● 提示文
ブラスト英語学院では、英語資格対策のコースとして、「英検®コース」「TEAPコース」「IELTS™コース」「TOEFL®コース」「TOEIC®コース」を提供。「英検®コース」「TEAPコース」はグループレッスンとプライベートレッスン(マンツーマンレッスン)から選択でき、「IELTS™コース」「TOEFL®コース」「TOEIC®コース」は、受講生のレベルに合わせたプライベートレッスンのみとなっている。対応している英語資格が多い点は、大学受験に英語資格を活用したい人にとって、嬉しいポイントといえるだろう。
さらに、資格対策コース以外にも、大学受験対策に特化したコース(※プライベートレッスン)を用意している。
また、英検®1級やTOEIC®990点などを保有し、各教育機関や大学などでの講師経験を持つ講師が在籍し、英語力アップにつながる質の高いレッスンが受けられるのも魅力。
無料相談を実施していることに加え、「入会金無料」「英文添削受け放題」「プライベートレッスン2回(※グループレッスン受講の場合)」といった入会特典も充実しているので、英語資格の取得に向け、英語力を伸ばしたい人であれば、ぜひチェックしておきたい。
まとめ
近年、入試に英語資格を活用する大学が増えています。

● 取り組む課題
#1 提示文にある次の一文を英語に訳してください。「さらに、資格対策コース以外にも、大学受験対策に特化したコース(※プライベートレッスン)を用意している。」
#2 提示文に基づき、次の問いにそれぞれ答えてください。
(a) 「IELTS™コース」「TOEFL®コース」「TOEIC®コース」では、どのような形式のレッスンが提供されていますか。
(b) 在籍する講師が保有している資格の例として、何が挙げられていますか。
(c) 入会特典として挙げられているものを三つ答えてください。

収集データ項目
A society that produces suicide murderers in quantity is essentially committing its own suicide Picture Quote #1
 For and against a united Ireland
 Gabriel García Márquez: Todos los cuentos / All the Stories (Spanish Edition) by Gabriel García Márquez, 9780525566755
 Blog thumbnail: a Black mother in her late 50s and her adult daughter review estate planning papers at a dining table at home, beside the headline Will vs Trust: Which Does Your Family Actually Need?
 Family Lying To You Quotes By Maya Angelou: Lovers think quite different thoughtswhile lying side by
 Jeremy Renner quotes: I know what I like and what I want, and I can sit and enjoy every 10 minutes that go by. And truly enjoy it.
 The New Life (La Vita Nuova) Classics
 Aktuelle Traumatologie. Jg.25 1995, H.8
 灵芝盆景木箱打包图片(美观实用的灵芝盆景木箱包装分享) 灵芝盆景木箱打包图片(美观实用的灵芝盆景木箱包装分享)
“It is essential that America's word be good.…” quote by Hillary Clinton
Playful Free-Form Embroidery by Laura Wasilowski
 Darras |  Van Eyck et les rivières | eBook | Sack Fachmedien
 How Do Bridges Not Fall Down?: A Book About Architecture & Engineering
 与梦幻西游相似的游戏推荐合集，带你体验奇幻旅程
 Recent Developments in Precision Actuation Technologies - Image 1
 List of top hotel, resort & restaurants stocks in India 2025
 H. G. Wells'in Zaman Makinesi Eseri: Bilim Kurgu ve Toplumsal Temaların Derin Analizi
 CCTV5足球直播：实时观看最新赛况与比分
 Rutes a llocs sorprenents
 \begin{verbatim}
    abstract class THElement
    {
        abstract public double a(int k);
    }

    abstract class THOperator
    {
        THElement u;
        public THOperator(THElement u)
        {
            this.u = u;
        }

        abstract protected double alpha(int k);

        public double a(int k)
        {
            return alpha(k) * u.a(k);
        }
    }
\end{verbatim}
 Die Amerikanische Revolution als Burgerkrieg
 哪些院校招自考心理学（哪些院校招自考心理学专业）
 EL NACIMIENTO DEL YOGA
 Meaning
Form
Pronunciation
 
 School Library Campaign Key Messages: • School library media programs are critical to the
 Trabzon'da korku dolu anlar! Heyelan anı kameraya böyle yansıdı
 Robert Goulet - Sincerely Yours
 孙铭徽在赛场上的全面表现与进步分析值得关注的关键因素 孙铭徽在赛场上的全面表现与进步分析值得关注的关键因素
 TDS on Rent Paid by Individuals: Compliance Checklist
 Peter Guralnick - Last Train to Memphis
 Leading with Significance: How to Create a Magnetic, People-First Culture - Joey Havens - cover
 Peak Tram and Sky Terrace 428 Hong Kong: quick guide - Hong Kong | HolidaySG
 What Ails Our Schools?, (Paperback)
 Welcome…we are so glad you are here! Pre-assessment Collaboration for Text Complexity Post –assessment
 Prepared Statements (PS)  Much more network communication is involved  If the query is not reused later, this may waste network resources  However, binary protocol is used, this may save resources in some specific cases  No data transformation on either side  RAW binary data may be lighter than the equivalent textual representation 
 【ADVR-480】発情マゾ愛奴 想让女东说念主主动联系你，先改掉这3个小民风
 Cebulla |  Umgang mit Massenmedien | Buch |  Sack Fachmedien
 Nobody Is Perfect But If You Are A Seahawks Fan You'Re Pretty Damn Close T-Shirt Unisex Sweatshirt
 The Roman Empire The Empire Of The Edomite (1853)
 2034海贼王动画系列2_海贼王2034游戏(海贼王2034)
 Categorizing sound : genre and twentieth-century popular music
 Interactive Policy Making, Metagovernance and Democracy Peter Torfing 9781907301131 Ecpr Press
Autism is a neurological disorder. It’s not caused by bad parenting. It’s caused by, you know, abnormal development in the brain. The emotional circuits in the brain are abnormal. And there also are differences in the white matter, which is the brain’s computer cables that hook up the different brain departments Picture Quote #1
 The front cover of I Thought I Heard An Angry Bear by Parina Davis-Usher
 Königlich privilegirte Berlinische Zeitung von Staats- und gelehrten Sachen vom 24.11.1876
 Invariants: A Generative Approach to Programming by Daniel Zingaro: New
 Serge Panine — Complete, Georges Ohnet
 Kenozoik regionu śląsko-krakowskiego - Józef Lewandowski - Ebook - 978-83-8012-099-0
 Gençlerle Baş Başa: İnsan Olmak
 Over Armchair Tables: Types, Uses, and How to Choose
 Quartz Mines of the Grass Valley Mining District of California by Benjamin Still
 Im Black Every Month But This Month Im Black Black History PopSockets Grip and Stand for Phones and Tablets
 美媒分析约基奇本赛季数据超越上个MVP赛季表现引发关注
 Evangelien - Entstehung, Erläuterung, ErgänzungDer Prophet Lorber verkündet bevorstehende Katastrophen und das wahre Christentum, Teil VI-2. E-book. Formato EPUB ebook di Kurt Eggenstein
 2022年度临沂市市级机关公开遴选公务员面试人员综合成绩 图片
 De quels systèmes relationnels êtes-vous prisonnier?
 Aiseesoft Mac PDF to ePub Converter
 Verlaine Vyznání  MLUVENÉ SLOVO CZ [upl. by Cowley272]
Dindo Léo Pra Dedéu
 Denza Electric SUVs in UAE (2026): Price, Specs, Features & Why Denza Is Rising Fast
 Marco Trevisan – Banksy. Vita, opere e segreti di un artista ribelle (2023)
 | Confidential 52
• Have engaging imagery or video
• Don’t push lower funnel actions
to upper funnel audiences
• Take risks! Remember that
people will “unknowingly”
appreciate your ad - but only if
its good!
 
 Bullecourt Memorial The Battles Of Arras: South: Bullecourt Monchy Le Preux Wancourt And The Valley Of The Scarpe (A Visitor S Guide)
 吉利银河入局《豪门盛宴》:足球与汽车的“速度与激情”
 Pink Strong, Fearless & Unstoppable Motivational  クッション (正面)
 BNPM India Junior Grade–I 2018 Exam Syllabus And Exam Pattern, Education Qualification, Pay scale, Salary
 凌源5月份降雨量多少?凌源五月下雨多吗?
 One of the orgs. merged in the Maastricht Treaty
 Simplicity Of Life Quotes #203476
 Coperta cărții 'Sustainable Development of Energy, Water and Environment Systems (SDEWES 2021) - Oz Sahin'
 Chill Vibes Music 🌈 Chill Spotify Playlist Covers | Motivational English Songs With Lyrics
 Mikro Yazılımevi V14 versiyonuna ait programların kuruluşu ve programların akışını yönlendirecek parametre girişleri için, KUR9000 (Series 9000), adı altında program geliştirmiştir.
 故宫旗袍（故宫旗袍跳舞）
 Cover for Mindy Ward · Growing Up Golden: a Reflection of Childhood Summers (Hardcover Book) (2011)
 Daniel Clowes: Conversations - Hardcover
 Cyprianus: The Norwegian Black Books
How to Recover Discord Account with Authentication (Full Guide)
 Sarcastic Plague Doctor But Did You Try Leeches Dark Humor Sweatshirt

● 演習の解答
#1 In addition, besides the certification preparation courses, it also offers a course specialized in preparation for university entrance exams (*private lessons).

#2
(a) 受講生のレベルに合わせたプライベートレッスンのみです。
(b) 英検®1級やTOEIC®990点などです。
(c) 「入会金無料」「英文添削受け放題」「プライベートレッスン2回(※グループレッスン受講の場合)」です。